Lassen Sie mich jetzt ein Bild zeichnen, wie sich Europa mir präsentiert – und ich sage noch einmal: das politische Europa, nicht das geographische –: Für mich ist dieses Europa wie ein Flugzeugträger, natürlich nicht im militärischen Sinn, ganz und gar nicht, aber in seiner Größe, in seiner Länge, in seiner Breite, in seiner Höhe und auch in der Weise, wie dieses Europa in den vergangenen nicht ganz 70 Jahren ein weites Stück der Weltmeere durchpflügt hat.
Kursänderungen, meine Damen und Herren, sind freilich – wie wir immer wieder sehen – eine schwierige Angelegenheit. Fast ständig stehen nämlich am Kommandostand drei Kapitäne: einer von der Kommission, einer vom Rat und einer vom Parlament. Und oft diskutieren sie, in welche Richtung es jetzt gehen soll, oder sie blockieren das Steuerrad, weil jeder herumdrehen will, natürlich nicht simultan. Auf dem Deck – so sehe ich es – stehen 28 Flugzeuge.
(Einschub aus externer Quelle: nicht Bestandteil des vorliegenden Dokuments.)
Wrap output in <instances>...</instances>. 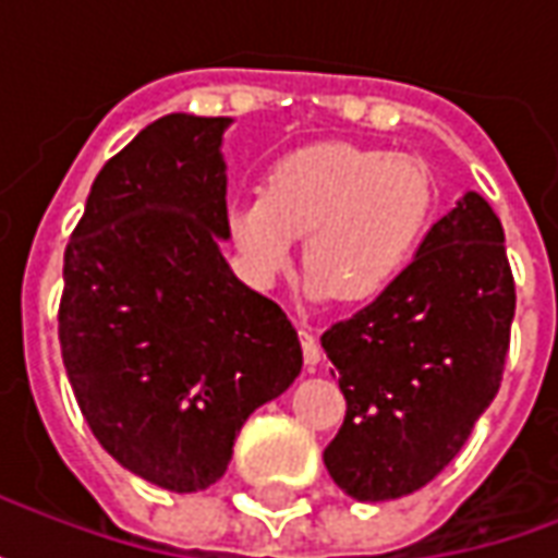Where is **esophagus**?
<instances>
[{
  "label": "esophagus",
  "mask_w": 558,
  "mask_h": 558,
  "mask_svg": "<svg viewBox=\"0 0 558 558\" xmlns=\"http://www.w3.org/2000/svg\"><path fill=\"white\" fill-rule=\"evenodd\" d=\"M299 338H302L304 364H307V367H314V364L323 362V350H319V340L314 338V331H307V328H299Z\"/></svg>",
  "instance_id": "obj_1"
}]
</instances>
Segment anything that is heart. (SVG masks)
Instances as JSON below:
<instances>
[{
	"label": "heart",
	"mask_w": 558,
	"mask_h": 558,
	"mask_svg": "<svg viewBox=\"0 0 558 558\" xmlns=\"http://www.w3.org/2000/svg\"><path fill=\"white\" fill-rule=\"evenodd\" d=\"M436 215L424 163L379 148L316 143L268 170L263 194L232 203L230 242L247 278L268 287L290 271L304 239L316 295L364 304L412 266Z\"/></svg>",
	"instance_id": "heart-1"
}]
</instances>
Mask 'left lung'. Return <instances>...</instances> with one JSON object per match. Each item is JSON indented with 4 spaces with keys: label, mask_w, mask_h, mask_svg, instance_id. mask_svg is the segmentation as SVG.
Instances as JSON below:
<instances>
[{
    "label": "left lung",
    "mask_w": 558,
    "mask_h": 558,
    "mask_svg": "<svg viewBox=\"0 0 558 558\" xmlns=\"http://www.w3.org/2000/svg\"><path fill=\"white\" fill-rule=\"evenodd\" d=\"M514 302L502 223L466 191L403 278L323 335L347 398L323 454L340 490L400 499L454 460L499 391Z\"/></svg>",
    "instance_id": "left-lung-1"
}]
</instances>
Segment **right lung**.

Sie sind unterschiedlich alt, und es gibt unterschiedliche Modelle: Wenn sie abheben, dann fliegen sie sehr oft auch in unterschiedliche Richtungen.
Am Ende des Tages, meine Damen und Herren Bundesräte – und darin sind sie sich wieder einig –, kommen sie alle auf dieses Deck zurück, weil sie darin eine gemeinsame Heimat sehen. Das ist Europa im Guten wie im Schlechten, so wie ich es derzeit sehe.
Dieses Europa hat sich im ersten Jahr meiner Tätigkeit im Europäischen Parlament mit vielen schwierigen Themen auseinandergesetzt. Othmar Karas hat schon ein paar davon angesprochen. Die hohe Arbeitslosigkeit vor allem unter den jungen Menschen in vielen Mitgliedstaaten, das anämische Wachstum, die ungelöste Flüchtlingsfrage, die Frage, wie man den Konflikt um die Ukraine lösen kann, und dann in den letzten Tagen ganz akut das Problem Griechenland.
Lassen Sie mich ganz kurz ein paar Worte zu den einzelnen Problemen sagen. – Bei Griechenland geht es meiner Ansicht nach um einen Drahtseilakt. Die traditionellen Parteien in Europa gönnen Syriza und dem griechischen Ministerpräsidenten Alexis Tsipras keinen Erfolg. Schließlich ist eine Partei an der Macht, die es geschafft hat, die Parteien, die eng mit den europäischen Partnern verbunden sind, aus dem Amt zu jagen.
Wenn man sich die wesentlichen Akteure in diesem Konflikt ansieht, dann könnte Europa ein Nord-Süd-Kulturkonflikt drohen, in dem sozusagen der germanische Norden gegen den lateinischen Süden kämpft. Davor hat übrigens der italienische Philosoph Giorgio Agamben bereits vor zwei Jahren gewarnt. Das wäre eine ziemlich pessimistische Analyse.
Eine zweite stimmt mich etwas positiver, vielleicht auch, weil sie von mir kommt. Ich glaube nicht, dass die deutsche Bundeskanzlerin Angela Merkel in die Geschichte als jene Regierungschefin eingehen will, die das Auseinanderbrechen Europas eingeleitet oder zumindest zugelassen hat. Ich glaube also – anders ausgedrückt –, dass ein Kompromiss immer noch möglich und auch notwendig ist.
Was die Flüchtlingsproblematik betrifft, so gibt es keine kurzfristige Regelung. Ein solidarisches Europa, in dem Flüchtlinge nach einer Quotenregelung aufgeteilt werden, ist dringend notwendig, aber das lässt noch auf sich warten, weil einige Staaten nicht nachgeben wollen. Genau so dringend wie dieser Aufteilungsschlüssel, meine Damen und Herren, sind aber auch längerfristig wirkende Schritte; dabei spreche ich ganz besonders Herrn Bundesminister Kurz an.
Europa muss sich endlich diplomatisch und politisch stärker einbringen. Ich nenne das eine robuste und selbstbewusste europäische Außenpolitik. Ich habe das auch schon in meiner allerersten Rede im Europäischen Parlament über die Außenpolitik betont.